Wie man in den letzten Wochen sehen konnte, wird es zum Sommer 2021 große Kaderveränderungen in unserer Ligamannschaft geben, welche unterschiedlichste Gründe haben. Zu aller erst müssen und wollen wir den Gürtel im finanziellen Bereich deutlich enger schnallen, denn die Pandemie ist auch an uns und unseren Sponsoren nicht spurlos vorbeigegangen. Zahlreiche Telefonate, Videokonferenzen und Briefe waren von Nöten, um auch unsere Sponsoren bei der Stange zu halten. Leider ist unser Fleiß nicht bei jedem Telefonat belohnt worden. Wir sind ein Stadtteilverein, haben Unterstützer in vielen Branchen mit wirtschaftlichen Problemen und verfügen nicht über einen großen Gönner, der alles möglich macht. Diese Sachverhalte haben natürlich erheblichen Einfluss auf eine Kaderplanung und sorgen dafür, dass man sich mit Spielern auch mal nicht einig wird und es so zu Trennungen zum Ende der inzwischen leider abgebrochenen Saison kommt. Dazu kommen dann Entscheidungen unseres Trainerteams bei einzelnen Personalien, die wir vollumfänglich mittragen, da es bei BU immer gang und gebe war, dass sich die Verantwortlichen für den sportlichen Bereich den Kader selbst zusammenstellen können und dürfen, natürlich immer im Rahmen der finanziellen Mittel.

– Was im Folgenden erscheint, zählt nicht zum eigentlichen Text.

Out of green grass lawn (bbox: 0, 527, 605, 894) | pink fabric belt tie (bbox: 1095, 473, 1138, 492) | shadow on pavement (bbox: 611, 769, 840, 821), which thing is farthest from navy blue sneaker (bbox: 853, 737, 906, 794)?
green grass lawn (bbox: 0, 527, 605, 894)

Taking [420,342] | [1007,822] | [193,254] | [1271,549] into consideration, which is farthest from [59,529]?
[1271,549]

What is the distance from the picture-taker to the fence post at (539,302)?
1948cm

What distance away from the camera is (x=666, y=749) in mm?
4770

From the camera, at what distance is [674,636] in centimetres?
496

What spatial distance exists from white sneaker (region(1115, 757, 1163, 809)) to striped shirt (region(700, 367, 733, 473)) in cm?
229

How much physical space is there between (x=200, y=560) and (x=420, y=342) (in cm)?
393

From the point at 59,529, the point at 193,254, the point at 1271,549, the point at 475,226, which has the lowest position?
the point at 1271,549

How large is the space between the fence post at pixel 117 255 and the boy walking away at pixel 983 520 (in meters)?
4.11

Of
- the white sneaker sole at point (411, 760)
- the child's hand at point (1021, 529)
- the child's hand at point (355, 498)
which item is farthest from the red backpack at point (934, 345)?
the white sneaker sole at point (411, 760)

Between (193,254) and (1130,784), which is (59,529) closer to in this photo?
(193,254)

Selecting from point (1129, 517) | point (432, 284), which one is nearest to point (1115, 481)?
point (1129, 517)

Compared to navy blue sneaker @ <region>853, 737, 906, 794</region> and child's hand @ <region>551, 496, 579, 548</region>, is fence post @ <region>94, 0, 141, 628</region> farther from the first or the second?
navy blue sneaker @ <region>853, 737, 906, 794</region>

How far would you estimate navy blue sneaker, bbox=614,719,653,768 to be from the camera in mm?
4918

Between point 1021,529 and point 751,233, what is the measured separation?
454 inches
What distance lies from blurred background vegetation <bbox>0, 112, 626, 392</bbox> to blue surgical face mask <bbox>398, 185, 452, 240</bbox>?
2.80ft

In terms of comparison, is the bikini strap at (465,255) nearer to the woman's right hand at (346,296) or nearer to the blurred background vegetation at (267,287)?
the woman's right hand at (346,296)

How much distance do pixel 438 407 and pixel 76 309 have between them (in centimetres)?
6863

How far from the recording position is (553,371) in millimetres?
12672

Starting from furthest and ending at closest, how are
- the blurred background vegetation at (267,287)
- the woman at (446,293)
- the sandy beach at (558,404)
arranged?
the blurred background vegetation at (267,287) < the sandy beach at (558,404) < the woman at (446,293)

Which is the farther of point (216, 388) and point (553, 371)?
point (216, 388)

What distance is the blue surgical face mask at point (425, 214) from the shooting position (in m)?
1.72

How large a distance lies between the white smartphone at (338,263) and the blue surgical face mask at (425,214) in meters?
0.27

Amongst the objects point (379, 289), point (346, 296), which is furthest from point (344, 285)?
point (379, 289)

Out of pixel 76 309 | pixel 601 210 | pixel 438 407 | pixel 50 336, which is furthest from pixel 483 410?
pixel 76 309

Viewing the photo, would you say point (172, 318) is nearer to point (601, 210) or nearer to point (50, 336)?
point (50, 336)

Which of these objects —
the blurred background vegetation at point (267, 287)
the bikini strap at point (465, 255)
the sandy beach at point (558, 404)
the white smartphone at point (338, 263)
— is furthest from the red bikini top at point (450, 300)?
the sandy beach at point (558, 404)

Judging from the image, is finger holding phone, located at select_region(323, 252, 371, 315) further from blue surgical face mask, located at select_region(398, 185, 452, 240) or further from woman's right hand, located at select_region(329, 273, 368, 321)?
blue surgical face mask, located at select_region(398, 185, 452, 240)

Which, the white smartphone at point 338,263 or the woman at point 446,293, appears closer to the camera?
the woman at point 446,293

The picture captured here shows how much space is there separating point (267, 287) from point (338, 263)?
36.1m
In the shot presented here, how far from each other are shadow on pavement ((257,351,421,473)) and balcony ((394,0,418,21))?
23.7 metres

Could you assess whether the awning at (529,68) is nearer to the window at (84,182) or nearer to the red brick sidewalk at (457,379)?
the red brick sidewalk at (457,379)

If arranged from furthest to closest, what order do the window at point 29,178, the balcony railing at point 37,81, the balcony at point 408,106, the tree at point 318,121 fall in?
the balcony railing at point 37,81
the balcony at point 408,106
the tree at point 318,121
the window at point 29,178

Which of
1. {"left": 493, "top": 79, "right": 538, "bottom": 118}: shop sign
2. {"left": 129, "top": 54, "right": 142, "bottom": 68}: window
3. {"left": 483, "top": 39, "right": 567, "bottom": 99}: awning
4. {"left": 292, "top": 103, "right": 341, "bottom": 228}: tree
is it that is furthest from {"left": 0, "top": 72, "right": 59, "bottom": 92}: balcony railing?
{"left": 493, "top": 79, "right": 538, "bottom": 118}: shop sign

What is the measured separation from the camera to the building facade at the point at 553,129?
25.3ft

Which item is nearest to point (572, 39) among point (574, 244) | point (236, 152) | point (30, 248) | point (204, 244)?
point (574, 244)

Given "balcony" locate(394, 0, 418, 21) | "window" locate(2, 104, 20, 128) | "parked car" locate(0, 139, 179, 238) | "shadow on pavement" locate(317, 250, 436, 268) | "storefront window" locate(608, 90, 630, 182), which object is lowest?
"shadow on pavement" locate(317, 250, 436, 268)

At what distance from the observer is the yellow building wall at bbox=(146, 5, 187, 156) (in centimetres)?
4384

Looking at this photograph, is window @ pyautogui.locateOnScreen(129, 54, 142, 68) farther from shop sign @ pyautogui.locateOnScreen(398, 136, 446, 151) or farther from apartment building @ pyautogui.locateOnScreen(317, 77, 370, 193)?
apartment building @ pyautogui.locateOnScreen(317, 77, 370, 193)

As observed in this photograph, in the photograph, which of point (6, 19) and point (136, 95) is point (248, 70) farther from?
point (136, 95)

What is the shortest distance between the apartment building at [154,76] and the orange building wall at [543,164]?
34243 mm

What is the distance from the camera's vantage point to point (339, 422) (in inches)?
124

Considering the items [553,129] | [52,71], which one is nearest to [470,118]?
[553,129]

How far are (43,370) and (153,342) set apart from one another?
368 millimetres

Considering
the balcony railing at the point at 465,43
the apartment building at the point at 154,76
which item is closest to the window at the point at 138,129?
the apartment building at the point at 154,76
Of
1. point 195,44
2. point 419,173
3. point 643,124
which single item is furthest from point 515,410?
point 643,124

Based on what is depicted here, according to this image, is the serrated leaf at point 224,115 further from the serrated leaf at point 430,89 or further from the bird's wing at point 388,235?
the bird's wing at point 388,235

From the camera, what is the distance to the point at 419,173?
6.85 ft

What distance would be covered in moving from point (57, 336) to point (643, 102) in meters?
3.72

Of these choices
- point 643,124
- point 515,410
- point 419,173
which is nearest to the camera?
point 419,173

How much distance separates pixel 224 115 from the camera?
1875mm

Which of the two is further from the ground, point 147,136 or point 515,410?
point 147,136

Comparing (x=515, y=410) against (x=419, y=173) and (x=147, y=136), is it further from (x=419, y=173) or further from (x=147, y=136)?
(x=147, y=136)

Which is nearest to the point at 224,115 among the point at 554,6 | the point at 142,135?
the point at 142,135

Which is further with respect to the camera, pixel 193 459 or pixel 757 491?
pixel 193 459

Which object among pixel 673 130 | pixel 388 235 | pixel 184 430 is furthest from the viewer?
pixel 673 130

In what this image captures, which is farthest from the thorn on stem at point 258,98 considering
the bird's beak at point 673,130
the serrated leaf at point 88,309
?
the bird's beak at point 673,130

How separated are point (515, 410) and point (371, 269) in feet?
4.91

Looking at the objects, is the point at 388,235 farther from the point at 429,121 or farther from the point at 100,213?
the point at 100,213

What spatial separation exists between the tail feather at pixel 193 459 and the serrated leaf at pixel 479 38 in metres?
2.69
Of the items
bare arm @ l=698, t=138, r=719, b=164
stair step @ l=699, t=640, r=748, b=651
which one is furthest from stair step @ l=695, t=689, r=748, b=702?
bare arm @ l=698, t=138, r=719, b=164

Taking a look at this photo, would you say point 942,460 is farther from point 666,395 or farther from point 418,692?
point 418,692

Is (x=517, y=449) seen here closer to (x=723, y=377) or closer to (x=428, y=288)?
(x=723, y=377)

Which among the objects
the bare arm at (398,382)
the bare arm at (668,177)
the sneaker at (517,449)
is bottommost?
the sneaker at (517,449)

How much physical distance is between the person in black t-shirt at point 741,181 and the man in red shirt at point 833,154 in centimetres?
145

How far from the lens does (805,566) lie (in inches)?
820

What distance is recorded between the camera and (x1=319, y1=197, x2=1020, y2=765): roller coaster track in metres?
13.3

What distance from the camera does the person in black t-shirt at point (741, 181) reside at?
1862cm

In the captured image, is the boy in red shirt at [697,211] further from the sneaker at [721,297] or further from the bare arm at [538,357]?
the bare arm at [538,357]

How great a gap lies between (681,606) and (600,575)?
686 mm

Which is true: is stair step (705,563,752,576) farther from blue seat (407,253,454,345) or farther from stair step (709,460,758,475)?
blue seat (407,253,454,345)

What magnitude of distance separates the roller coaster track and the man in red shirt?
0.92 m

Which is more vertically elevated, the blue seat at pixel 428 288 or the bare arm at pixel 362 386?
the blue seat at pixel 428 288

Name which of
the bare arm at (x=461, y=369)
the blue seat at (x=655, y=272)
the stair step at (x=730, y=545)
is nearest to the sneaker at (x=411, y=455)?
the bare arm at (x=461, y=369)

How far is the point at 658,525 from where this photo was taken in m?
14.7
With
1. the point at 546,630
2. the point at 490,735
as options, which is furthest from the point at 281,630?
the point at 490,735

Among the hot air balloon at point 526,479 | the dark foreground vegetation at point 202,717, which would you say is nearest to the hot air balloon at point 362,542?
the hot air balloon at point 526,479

Natürlich ist uns bewusst, dass die Veränderungen groß sind und gerade im sportlichen Bereich Einschnitte und kurzfristig auch Rückschritte erfolgen könnten. Dennoch muss man ganz offen, klar und deutlich sagen, dass es keinen anderen Weg als diesen gibt, um mittelfristig etwas aufzubauen, was nachhaltig ist und auf gesunden Beinen steht. Darüber hinaus möchten wir uns in der Zukunft noch akribischer mit unserer Jugendarbeit beschäftigen und den Jugendlichen die Chance geben, sich in unseren Herrenmannschaften zu etablieren.

Foto: Bode

Bei all unseren Planungen für die Zukunft rundum unsere Mannschaften, werden wir ab sofort noch genauer hinschauen, ob Neuzugänge auch charakterlich zu BU passen und die Barmbeker Tugenden mittragen wollen. Nun blicken wir aber auch noch kurz nach vorne und in die Zukunft. Der Verein hat gemeinsam mit unserem Trainerteam mit sehr viel Anstrengung und Einsatz einen Ligakader nach unseren Möglichkeiten zusammengestellt, zu dem noch ein paar wenige Bausteine fehlen. Hier können wir hoffentlich in naher Zukunft weiteres verkünden.

Wir blicken positiv nach vorne, freuen uns auf die neue Ausrichtung und den anderen Weg. Wenn der Ball wieder rollen darf, freuen wir uns auf viele intensive Gespräche und das Miteinander, was wir alle so vermissen, am Rande unserer Spiele. Zudem hoffen wir, dass wir auch in der Zukunft alle an einem Strang ziehen werden.